Le plan de prévention de 2011

Les personnes qui s'installent en bord de Charente sont désormais censées ne pas ignorer les risques grâce au PPRNI (plan de prévention des risques naturels d'inondation). La dernière mouture de ce dispositif a été approuvée par arrêté préfectoral le 21 décembre 2011, près de vingt ans après les inondations de 1994.

Un nouveau programme d'actions

En mars 2013, la préfète Béatrice Abollivier s'était déplacée à Saintes pour cosigner un nouveau Papi (programme d'actions de prévention contre les inondations) concernant Saintes et ses environs. Ce programme ambitieux prévoit notamment de désenvaser la Charente à hauteur de Saint-Savinien, une opération complexe qui nécessite des études préalables pour déterminer où déposer les boues extraites.

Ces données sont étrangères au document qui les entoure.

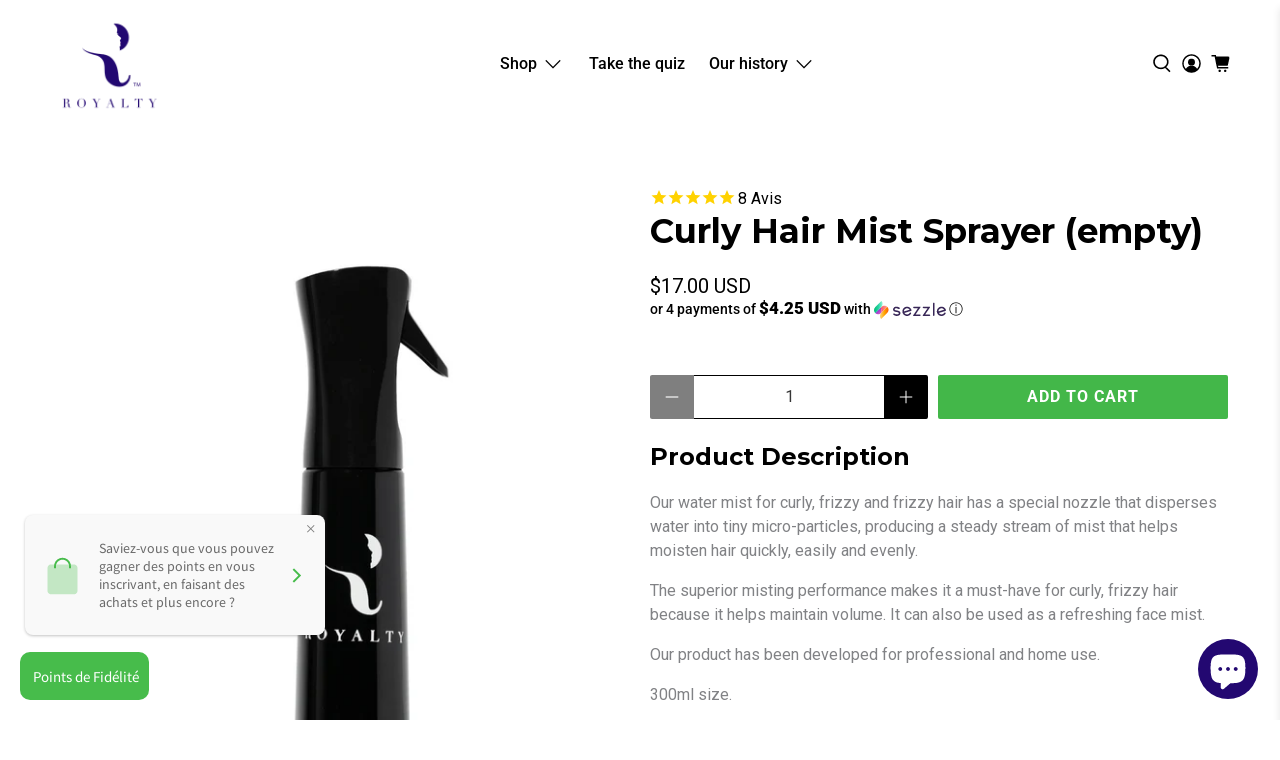

--- FILE ---
content_type: text/json
request_url: https://conf.config-security.com/model
body_size: 84
content:
{"title":"recommendation AI model (keras)","structure":"release_id=0x6f:3d:2d:21:77:67:62:6b:24:22:3a:2c:58:64:4d:57:77:4e:76:69:38:25:5a:56:2e:6c:2e:2c:79;keras;dsbyl48yacw8wt009q4aqb41q2x5n3hlrud6pk15k71fpqx843vbemqyslcyuwhw8msghwlz","weights":"../weights/6f3d2d21.h5","biases":"../biases/6f3d2d21.h5"}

Ces mesures de prévention, fruits des enseignements tirés des crues de 1982 et 1994, visent à protéger durablement les populations riveraines contre les caprices d'un fleuve qui, malgré sa beauté, peut se révéler redoutable lors des épisodes de fortes précipitations.

Les inondations de janvier 1994 restent ainsi dans les mémoires comme un événement marquant de l'histoire récente de la Saintonge, rappelant la vulnérabilité des territoires face aux forces de la nature et l'importance d'une prévention efficace pour protéger les populations et leur patrimoine.